Kross will appear at a press conference during the Veeps premiere, another signal that MLW is treating this launch as a significant moment. The promotion is betting that there's an audience hungry for wrestling that operates by different rules, that prioritizes storytelling and performer input over corporate consistency. Whether that audience exists at the scale MLW needs remains to be seen. But for Kross, the answer is already clear: he's found a place where the work he does matters in ways it hasn't before.

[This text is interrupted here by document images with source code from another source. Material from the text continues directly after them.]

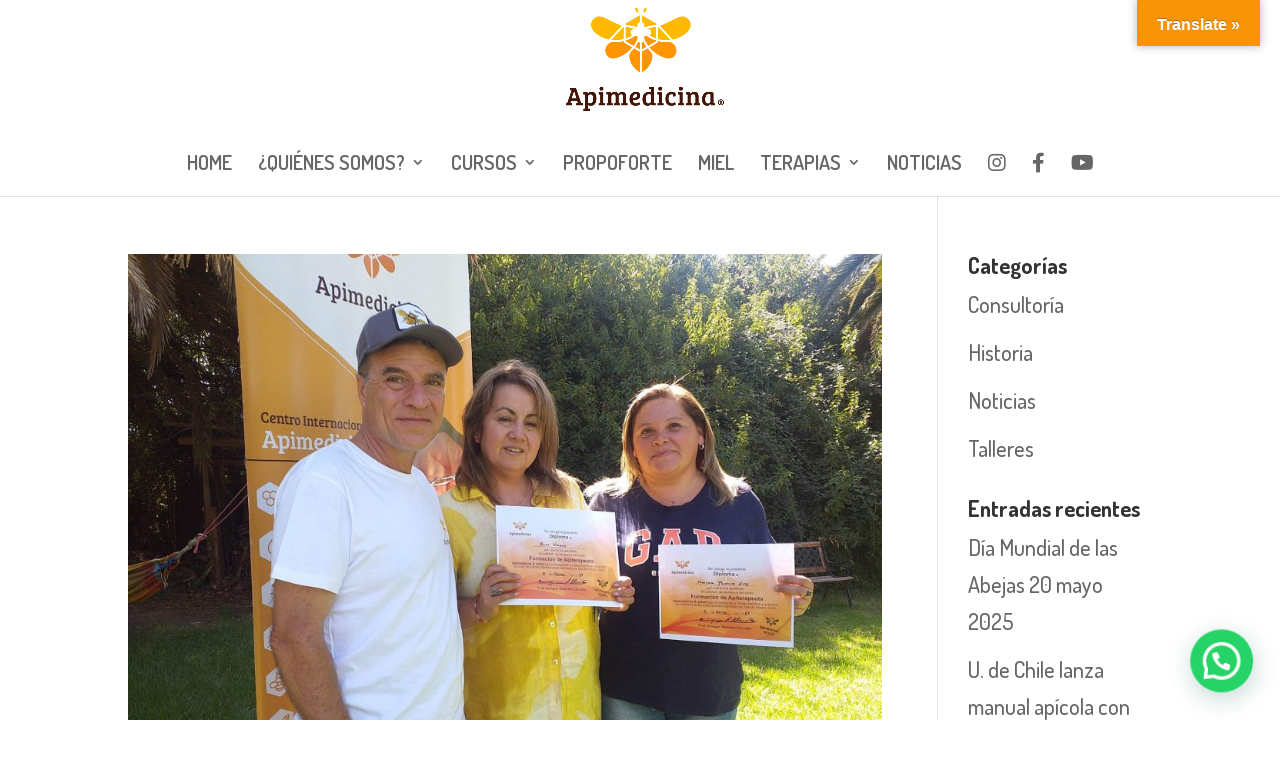

--- FILE ---
content_type: text/css
request_url: https://apimedicina.cl/wp-content/et-cache/1524/et-core-unified-cpt-deferred-1524.min.css?ver=1767953513
body_size: -385
content:
.et_pb_section_0_tb_footer{height:50px;min-height:50px}.et_pb_section_0_tb_footer.et_pb_section{padding-top:0px;background-color:#E09900!important}.et_pb_row_0_tb_footer.et_pb_row{padding-top:0px!important;margin-top:0px!important;padding-top:0px}ul.et_pb_social_media_follow_0_tb_footer{margin-top:4px!important}.et_pb_social_media_follow_0_tb_footer li.et_pb_social_icon a.icon:before{color:#000000}.et_pb_social_media_follow_0_tb_footer li a.icon:before{font-size:22px;line-height:44px;height:44px;width:44px}.et_pb_social_media_follow_0_tb_footer li a.icon{height:44px;width:44px}.et_pb_social_media_follow_network_0_tb_footer a.icon,.et_pb_social_media_follow_network_1_tb_footer a.icon,.et_pb_social_media_follow_network_2_tb_footer a.icon{background-color:#E09900!important}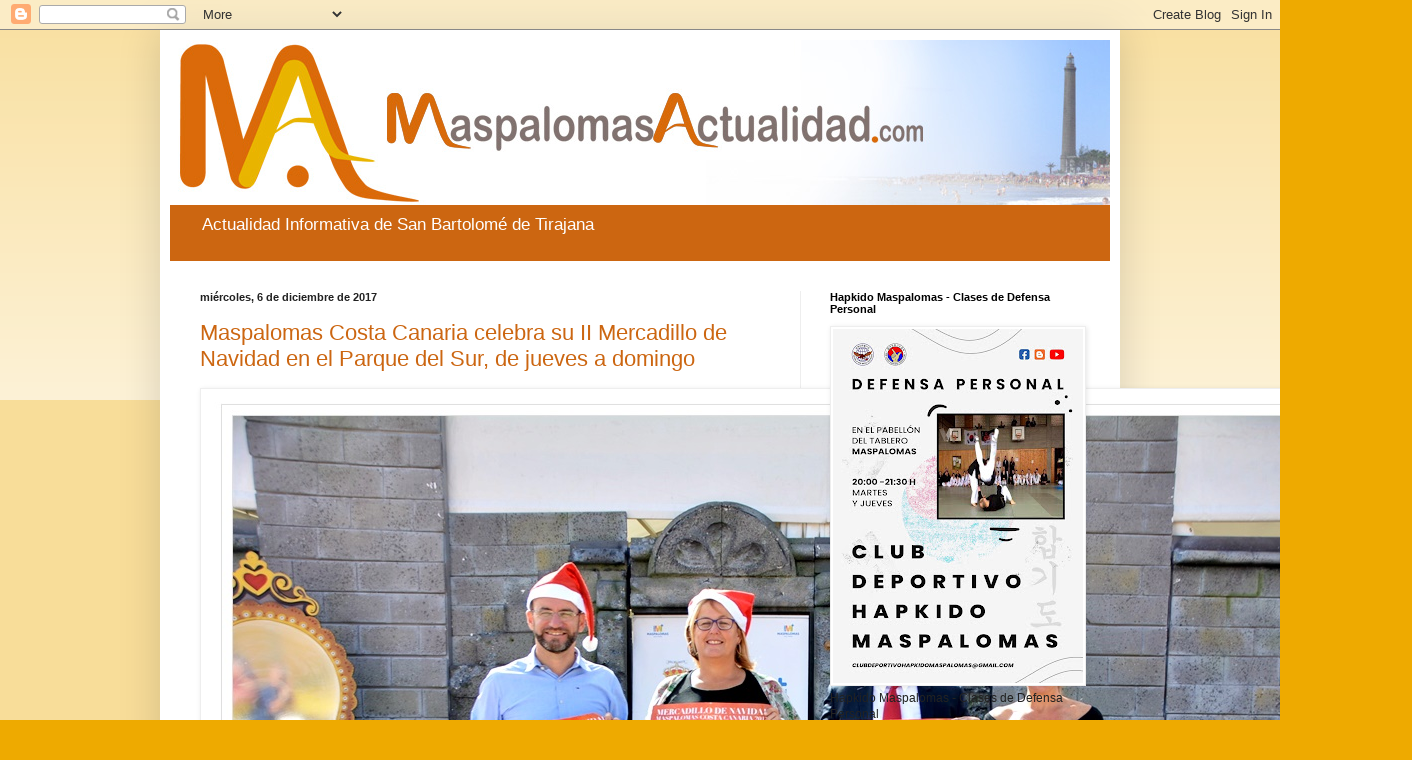

--- FILE ---
content_type: text/html; charset=utf-8
request_url: https://www.google.com/recaptcha/api2/aframe
body_size: 266
content:
<!DOCTYPE HTML><html><head><meta http-equiv="content-type" content="text/html; charset=UTF-8"></head><body><script nonce="ZilQMUMA0PADtDeco5lK2Q">/** Anti-fraud and anti-abuse applications only. See google.com/recaptcha */ try{var clients={'sodar':'https://pagead2.googlesyndication.com/pagead/sodar?'};window.addEventListener("message",function(a){try{if(a.source===window.parent){var b=JSON.parse(a.data);var c=clients[b['id']];if(c){var d=document.createElement('img');d.src=c+b['params']+'&rc='+(localStorage.getItem("rc::a")?sessionStorage.getItem("rc::b"):"");window.document.body.appendChild(d);sessionStorage.setItem("rc::e",parseInt(sessionStorage.getItem("rc::e")||0)+1);localStorage.setItem("rc::h",'1763501866436');}}}catch(b){}});window.parent.postMessage("_grecaptcha_ready", "*");}catch(b){}</script></body></html>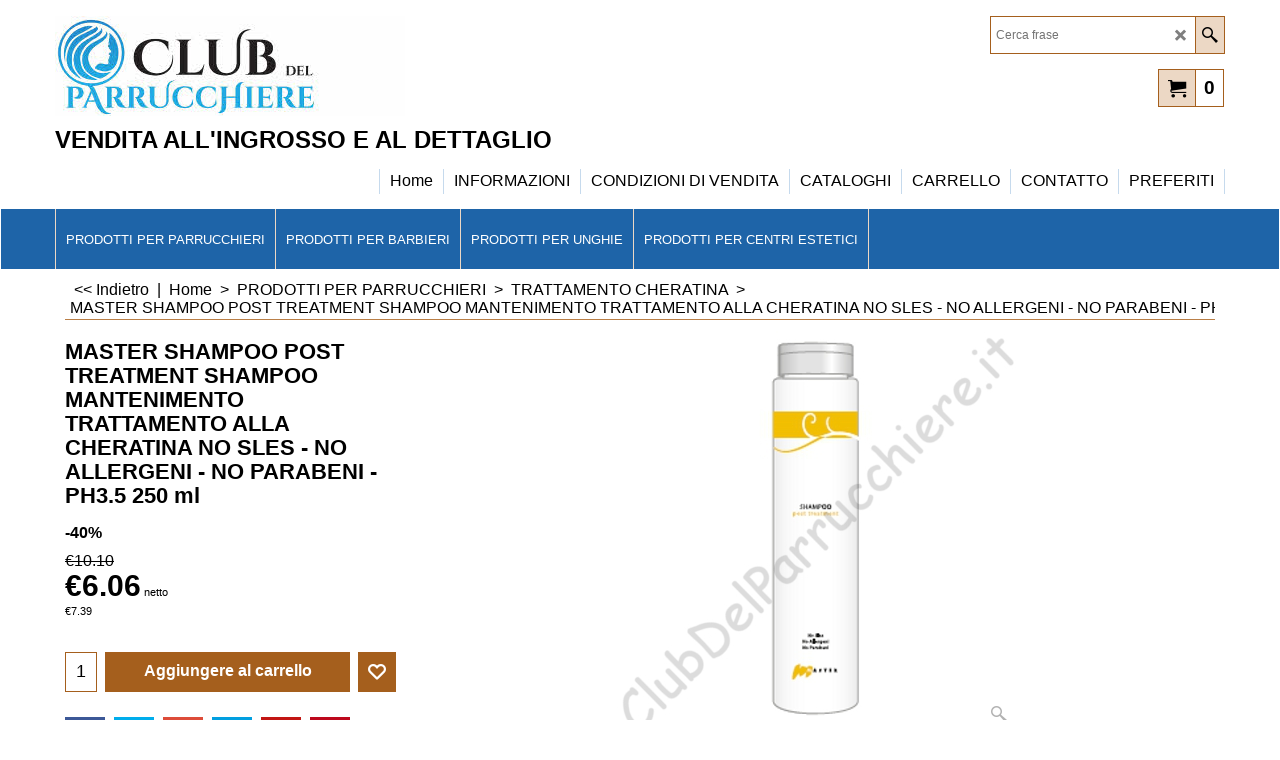

--- FILE ---
content_type: application/javascript
request_url: https://www.clubdelparrucchiere.it/contents/it/contactus_address.js?lmd=45979.866667
body_size: 229
content:
var addressFormatHTML='<ul><li class="GC22 AddressformatTitle">Club Del Parrucchiere s.n.c.</li><li class="GC4">Via C. Battisti 9</li><li class="GC4">Vignola</li><li class="GC4">41058,&nbsp;Modena</li><li class="GC4">Italia</li><li class="GC4"><span>Posta elettronica:</span> <a href="mailto:gherardo.conti@clubdelparrucchiere.it">gherardo.conti@clubdelparrucchiere.it</a></li><li class="GC4">http://www.clubdelparrucchiere.it</li></ul>';

--- FILE ---
content_type: application/javascript
request_url: https://www.clubdelparrucchiere.it/contents/it/d91_TRATTAMENTO_CHERATINA_PER_CAPELLI_.js?lmd=f
body_size: 1957
content:
var tf=(this.name=='dynLoad'?parent.tf:this),core;
//<!--BEGIN_C78E91C8-61BA-447e-B459-F6FE529C7724-->
var LMD='45979.866667';
//<!--END_C78E91C8-61BA-447e-B459-F6FE529C7724-->
if(tf.nametag.get('sig')==tf.wssig||this.name=='price'||this.name=='dynLoad'||tf.content.isInSF()){
var _prc=[
'[base64]',
'[base64]'];
var qsStkQry='qry=&h=B8B30772B70850DB71C95233E393E5BB72995AE7&id=39F10802392EE1B4D1A05764819B2C0B5D3D72B1'.split('&h=');
qsStkQry=qsStkQry[0].replace(/\+/g,'%2b').replace(/&/g,'%26')+'&h='+qsStkQry[1];
tf.content.dynLoadPrice('it/d91_TRATTAMENTO_CHERATINA_PER_CAPELLI_',_prc,true,tf.isInSF()?null:function(id){if(tf.core.endload)tf.core.endload(id);else {try{if(parent.endload)parent.endload(id);}catch(e){}}},tf.wm.jfile('d91_TRATTAMENTO_CHERATINA_PER_CAPELLI_.js'),qsStkQry);
}
function checkpagedate(){
var p=tf.content;
if(p&&typeof(p.LMD)=='string'&&p.LMD!=''&&'d91_TRATTAMENTO_CHERATINA_PER_CAPELLI_.js'.replace(/(_|\.js)/g,'')==tf.wm.jfile(p.location.href).replace(/(_|\.html)/g,'')){
if(LMD!=p.LMD)p.location.replace(tf.wm.url('d91_TRATTAMENTO_CHERATINA_PER_CAPELLI.html',LMD,1));
}else setTimeout("checkpagedate()",200);
}
if(this.name!='dynamic'&&this.name!='dynLoad'){checkpagedate();}
var loaded=true;
// Version tag, please don't remove
// $Revision: 32834 $
// $HeadURL: svn://localhost/ShopFactory/branches/V14_60/bin/SFXTemplates/Themes/SFX-FAS-AC_base/Pages/SFX-Content_1/prices.js $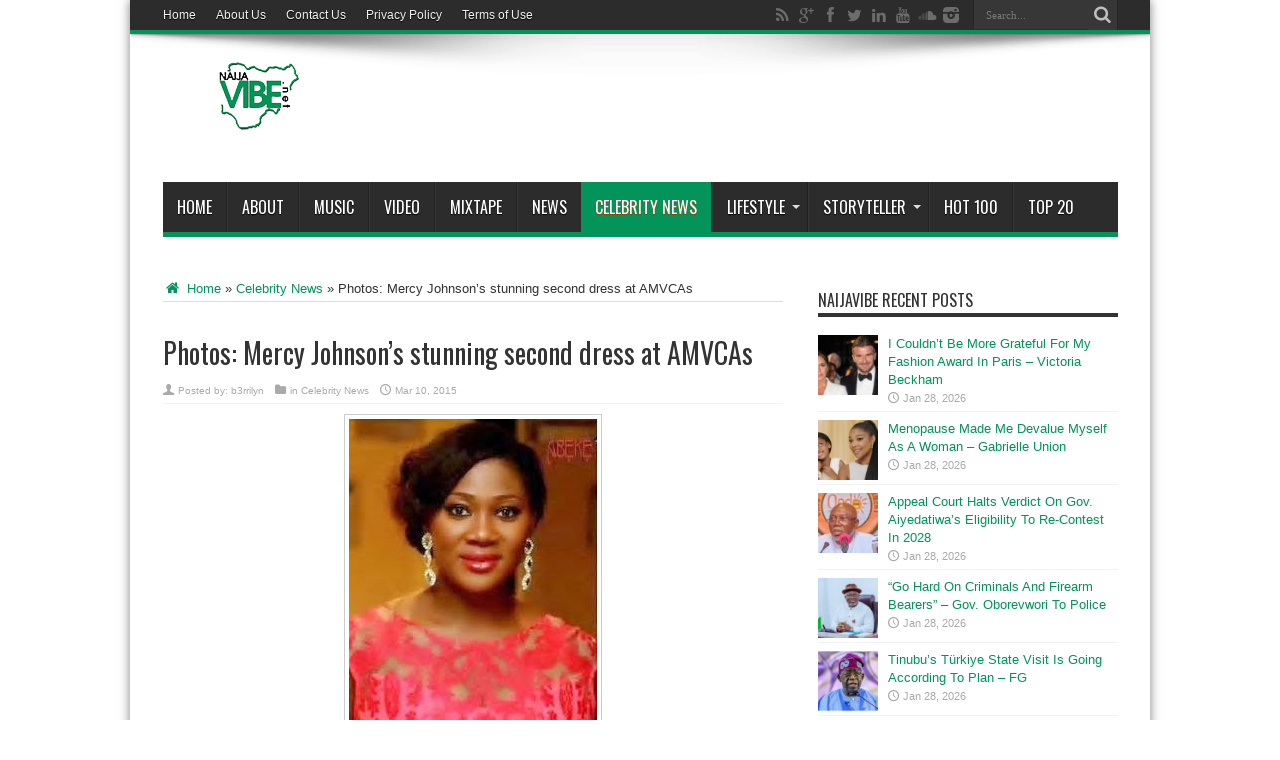

--- FILE ---
content_type: text/html; charset=utf-8
request_url: https://www.google.com/recaptcha/api2/aframe
body_size: 268
content:
<!DOCTYPE HTML><html><head><meta http-equiv="content-type" content="text/html; charset=UTF-8"></head><body><script nonce="dXHaGZ5xX3--JrZRG2apbg">/** Anti-fraud and anti-abuse applications only. See google.com/recaptcha */ try{var clients={'sodar':'https://pagead2.googlesyndication.com/pagead/sodar?'};window.addEventListener("message",function(a){try{if(a.source===window.parent){var b=JSON.parse(a.data);var c=clients[b['id']];if(c){var d=document.createElement('img');d.src=c+b['params']+'&rc='+(localStorage.getItem("rc::a")?sessionStorage.getItem("rc::b"):"");window.document.body.appendChild(d);sessionStorage.setItem("rc::e",parseInt(sessionStorage.getItem("rc::e")||0)+1);localStorage.setItem("rc::h",'1769578747867');}}}catch(b){}});window.parent.postMessage("_grecaptcha_ready", "*");}catch(b){}</script></body></html>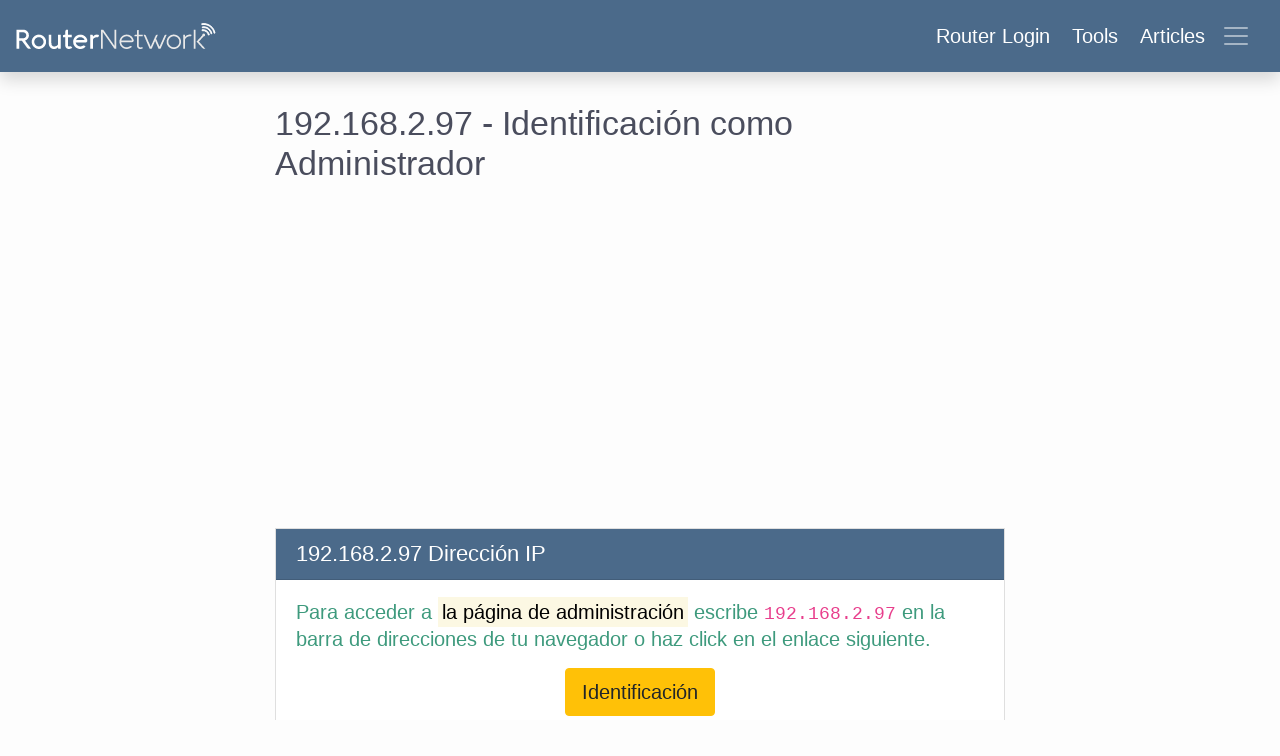

--- FILE ---
content_type: text/html; charset=utf-8
request_url: https://www.google.com/recaptcha/api2/aframe
body_size: 266
content:
<!DOCTYPE HTML><html><head><meta http-equiv="content-type" content="text/html; charset=UTF-8"></head><body><script nonce="la8NiMfRBuhrq1MOOu6UFA">/** Anti-fraud and anti-abuse applications only. See google.com/recaptcha */ try{var clients={'sodar':'https://pagead2.googlesyndication.com/pagead/sodar?'};window.addEventListener("message",function(a){try{if(a.source===window.parent){var b=JSON.parse(a.data);var c=clients[b['id']];if(c){var d=document.createElement('img');d.src=c+b['params']+'&rc='+(localStorage.getItem("rc::a")?sessionStorage.getItem("rc::b"):"");window.document.body.appendChild(d);sessionStorage.setItem("rc::e",parseInt(sessionStorage.getItem("rc::e")||0)+1);localStorage.setItem("rc::h",'1768510155750');}}}catch(b){}});window.parent.postMessage("_grecaptcha_ready", "*");}catch(b){}</script></body></html>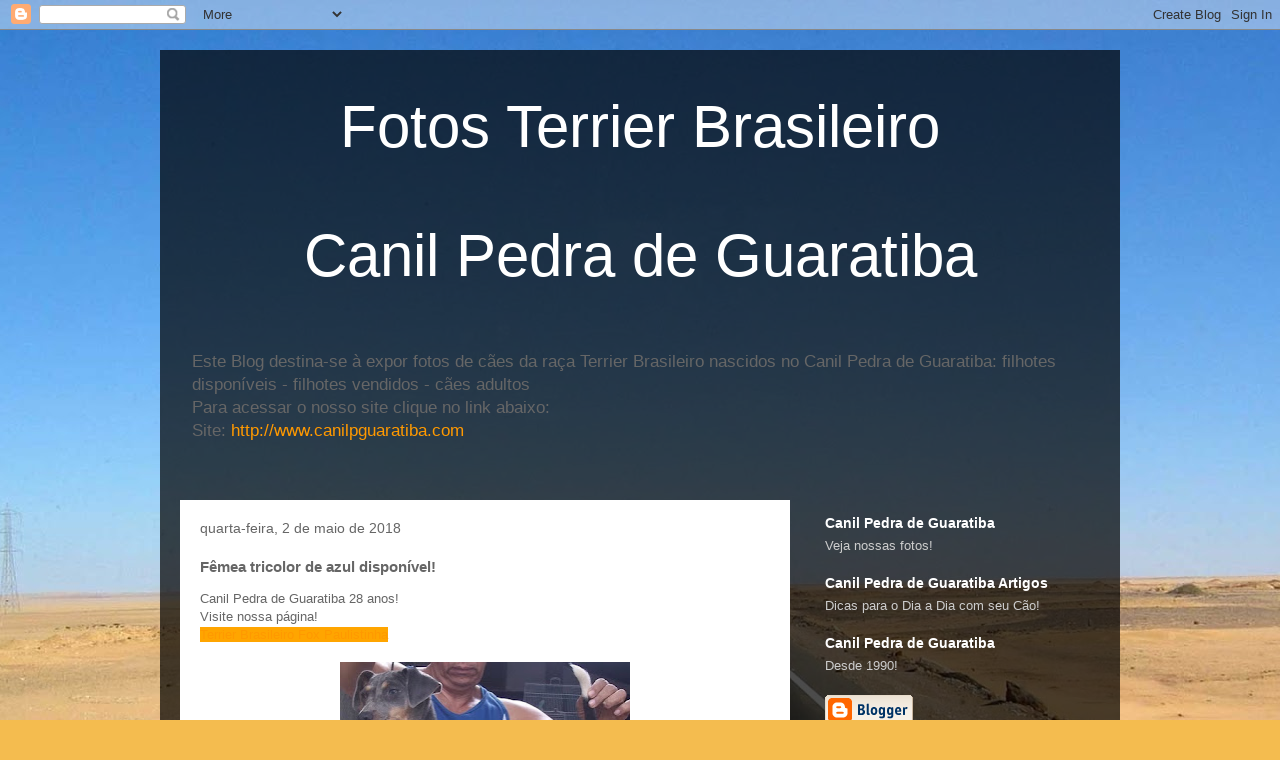

--- FILE ---
content_type: text/html; charset=utf-8
request_url: https://www.google.com/recaptcha/api2/aframe
body_size: 270
content:
<!DOCTYPE HTML><html><head><meta http-equiv="content-type" content="text/html; charset=UTF-8"></head><body><script nonce="BWKANTN7Dz-QONN1HHP4OA">/** Anti-fraud and anti-abuse applications only. See google.com/recaptcha */ try{var clients={'sodar':'https://pagead2.googlesyndication.com/pagead/sodar?'};window.addEventListener("message",function(a){try{if(a.source===window.parent){var b=JSON.parse(a.data);var c=clients[b['id']];if(c){var d=document.createElement('img');d.src=c+b['params']+'&rc='+(localStorage.getItem("rc::a")?sessionStorage.getItem("rc::b"):"");window.document.body.appendChild(d);sessionStorage.setItem("rc::e",parseInt(sessionStorage.getItem("rc::e")||0)+1);localStorage.setItem("rc::h",'1769207677249');}}}catch(b){}});window.parent.postMessage("_grecaptcha_ready", "*");}catch(b){}</script></body></html>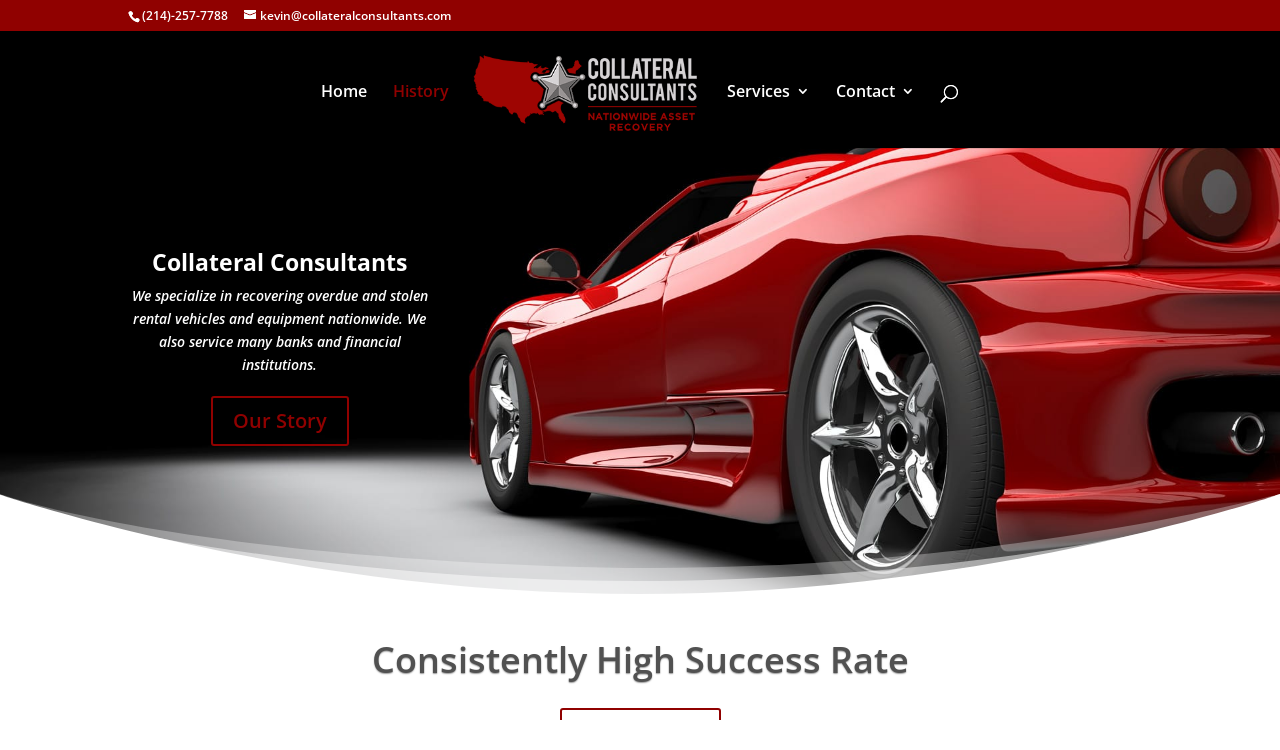

--- FILE ---
content_type: text/css
request_url: https://collateralconsultants.com/wp-content/themes/childtheme-collateral-consultants/style.css?ver=4.27.4
body_size: 896
content:
/*
Theme Name: Childtheme Collateral Consultants
Theme URI: 
Description: Child theme of Divi theme for the Divi theme
Author: <a href="http://www.elegantthemes.com">Elegant Themes</a>
Author URI: 
Template: Divi
Version: 3.0.106
*/

/* Generated by Orbisius Child Theme Creator (http://orbisius.com/products/wordpress-plugins/orbisius-child-theme-creator/) on Sun, 25 Mar 2018 12:55:00 +0000 */ 
/* The plugin now uses the recommended approach for loading the css files.*/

I've put on some of my best performances, probably of my entire career, with MLW. Just being afforded the time to go out there, main event and have basically the creative liberties to be able to tell people the stories that I believe they want to see.
— Killer Kross
The creative freedom that all of us have as performers there is virtually unlimited. We can really lean into what we know that crowd wants to see out of us as performers and create something together that people want to watch.
— Killer Kross
La Conversación del Hearth Otra perspectiva de la historia
Inventor

You've worked in bigger promotions before. What's actually different about the creative process at MLW?

Model

The difference is that you're not executing someone else's vision from a script. You're building the story together with the company. If you have an idea about how your character should evolve or what a match should become, there's actually space to develop it.

Inventor

But doesn't every wrestler say they want creative freedom? How is MLW actually delivering on that?

Model

Because they're not operating under the same corporate guidelines as the bigger companies. There's no rulebook you're breaking if you take a match in an unexpected direction. The only constraint is whether it makes sense and whether you can execute it safely.

Inventor

So it's less about what the audience wants and more about what the wrestlers think the audience wants?

Model

It's both. The wrestlers know their characters better than anyone. They know what resonates. When you trust performers to make those calls, you get more authentic storytelling because it's coming from people who understand the material deeply.

Inventor

The roster has people from all over the world. Does that diversity actually matter for the storytelling?

Model

It matters enormously. You've got lucha libre wrestlers, American veterans, international talent—they bring completely different approaches to the ring. When you let them work in their own style rather than forcing everyone into the same mold, the matches become more interesting because the contrasts are real.

Inventor

Is this sustainable? Can a smaller promotion really compete by offering creative freedom when bigger companies have bigger budgets?

Model

That's the question MLW is answering right now. The bet is that there's an audience that values the storytelling and the authenticity more than they value the production budget. We'll know pretty quickly on Veeps.